Le post-hardcore n’a jamais sonné aussi post. Après les deux premiers quarts sortis l’an dernier, Thrice conclut son ambitieux projet avec les éléments air et terre, qui comme les deux autres prennent un cd de six morceaux chacun, créant ainsi un tout cohérent, c’est en tout cas le but.

Comme pour le feu et l’eau, les thèmes ne sont pas qu’un prétexte : les morceaux appartiennent tous à leur élément, ce qui se réflète souvent jusque dans le titre (Broken Lungs, Silver Wings, Digging My Own Grave). De plus, l’ambiance musicale correspond : les morceaux de Fire étaient violents, ceux de Earth presque entièrement acoustiques.

On peut forcément être dubitatif face à une telle ambition, qui peut se confondre avec de la prétention démesureée : on est face à un quadruple album de vingt-quatre morceaux qui semble arrangé assez artificiellement. On pourra toujours leur tenir ce reproche, un peu comme on peut critiquer Mars Volta pour leurs titres invraisemblables et morceaux à rallonge. Reste qu’à l’écoute de l’album, on sent une cohérence, et un ensemble fort.

* Données fournies:
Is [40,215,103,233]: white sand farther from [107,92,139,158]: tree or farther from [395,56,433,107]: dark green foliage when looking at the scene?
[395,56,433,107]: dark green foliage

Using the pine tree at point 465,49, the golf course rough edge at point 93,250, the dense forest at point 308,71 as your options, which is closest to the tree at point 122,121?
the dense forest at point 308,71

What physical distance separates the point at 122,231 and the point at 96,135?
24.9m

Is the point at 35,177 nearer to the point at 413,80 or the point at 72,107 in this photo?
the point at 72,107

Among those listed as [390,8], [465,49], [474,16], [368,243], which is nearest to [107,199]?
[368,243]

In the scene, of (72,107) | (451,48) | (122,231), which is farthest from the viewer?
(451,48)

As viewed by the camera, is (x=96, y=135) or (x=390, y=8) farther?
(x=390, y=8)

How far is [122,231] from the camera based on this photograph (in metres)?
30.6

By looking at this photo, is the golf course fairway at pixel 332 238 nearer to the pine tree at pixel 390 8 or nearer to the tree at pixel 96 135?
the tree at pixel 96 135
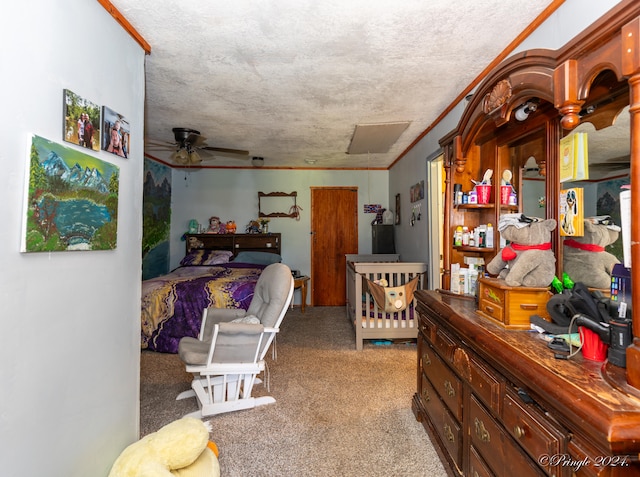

* Série de tâches:
**a)** Réécrivez tout ce qui va de "Comme pour le" jusqu'à "presque entièrement acoustiques." dans la critique, en remplaçant "thèmes" par "sujets".
**b)** Recopiez, parmi les lignes, tout ce qui va de la ligne contenant "By looking at" jusqu'à la fin des lignes, les deux bornes comprises, en omettant les images.
La critique et les lignes n'ont aucun rapport entre elles.

* Réponses de l'exercice:
**a)**
Comme pour le feu et l’eau, les sujets ne sont pas qu’un prétexte : les morceaux appartiennent tous à leur élément, ce qui se réflète souvent jusque dans le titre (Broken Lungs, Silver Wings, Digging My Own Grave). De plus, l’ambiance musicale correspond : les morceaux de Fire étaient violents, ceux de Earth presque entièrement acoustiques.

**b)**
By looking at this photo, is the golf course fairway at pixel 332 238 nearer to the pine tree at pixel 390 8 or nearer to the tree at pixel 96 135?
the tree at pixel 96 135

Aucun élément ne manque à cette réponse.